Liu Zhi, Shu Wendi, Shen Guojiang, Kong Xiangjie
College of Computer Science and Technology, Zhejiang University of Technology, Hangzhou, Zhejiang, China.
PeerJ Comput Sci. 2021 Mar 25;7:e446. doi: 10.7717/peerj-cs.446. eCollection 2021.
Urban expressways provide an effective solution to traffic congestion, and ramp signal optimization can ensure the efficiency of expressway traffic. The existing methods are mainly based on the static spatial distance between mainline and ramp to achieve multi-ramp coordinated signal optimization, which lacks the consideration of the dynamic traffic flow and lead to the long time-lag, thus affecting the efficiency. This article develops a coordinated ramp signal optimization framework based on mainline traffic states. The main contribution was traffic flow-series flux-correlation analysis based on cross-correlation, and development of a novel multifactorial matric that combines flow-correlation to assign the excess demand for mainline traffic. Besides, we used the GRU neural network for traffic flow prediction to ensure real-time optimization. To obtain a more accurate correlation between ramps and congested sections, we used gray correlation analysis to determine the percentage of each factor. We used the Simulation of Urban Mobility simulation platform to evaluate the performance of the proposed method under different traffic demand conditions, and the experimental results show that the proposed method can reduce the density of mainline bottlenecks and improve the efficiency of mainline traffic.

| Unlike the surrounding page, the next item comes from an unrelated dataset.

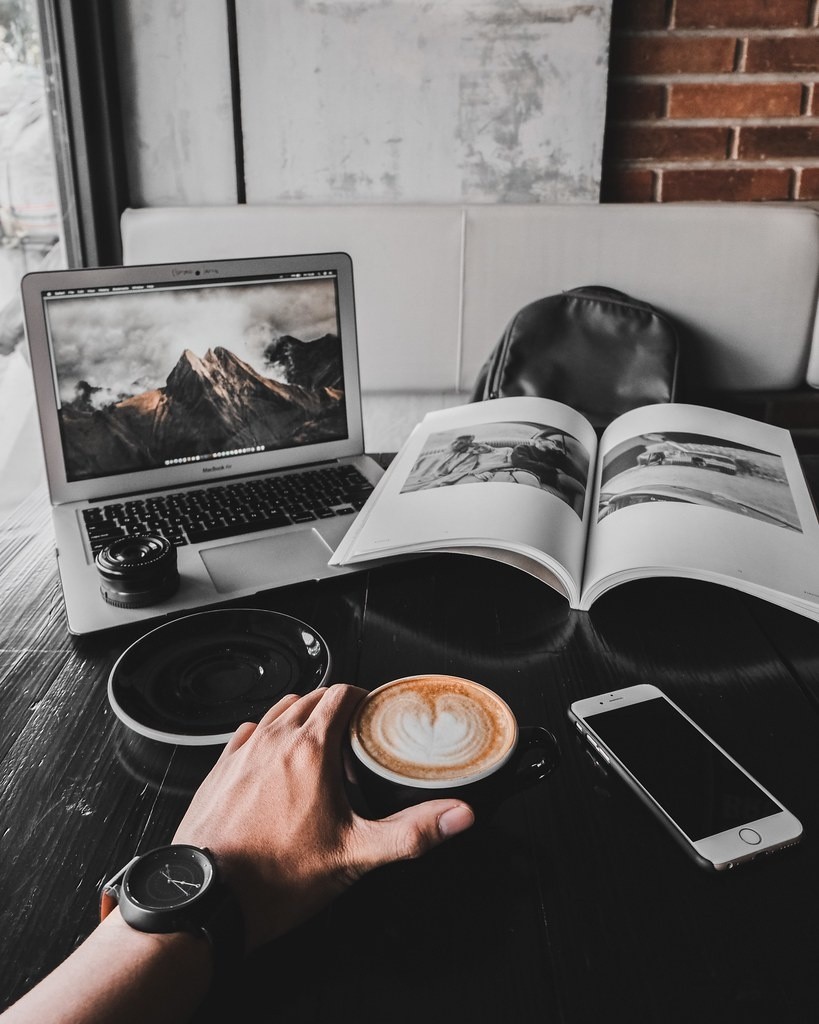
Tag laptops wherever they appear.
[20,251,433,637]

城市快速路为交通拥堵提供了有效的解决方案,匝道信号优化可确保快速路交通的效率。现有方法主要基于主线与匝道之间的静态空间距离来实现多匝道协调信号优化,缺乏对动态交通流的考虑,导致时间滞后较长,从而影响效率。本文基于主线交通状态开发了一种协调匝道信号优化框架。主要贡献在于基于互相关的交通流-序列通量-相关性分析,以及开发一种结合流量相关性的新型多因素矩阵来分配主线交通的过剩需求。此外,我们使用门控循环单元(GRU)神经网络进行交通流预测以确保实时优化。为了获得匝道与拥堵路段之间更准确的相关性,我们使用灰色关联分析来确定各因素的占比。我们使用城市交通仿真(SUMO)平台评估所提方法在不同交通需求条件下的性能,实验结果表明所提方法可降低主线瓶颈密度并提高主线交通效率。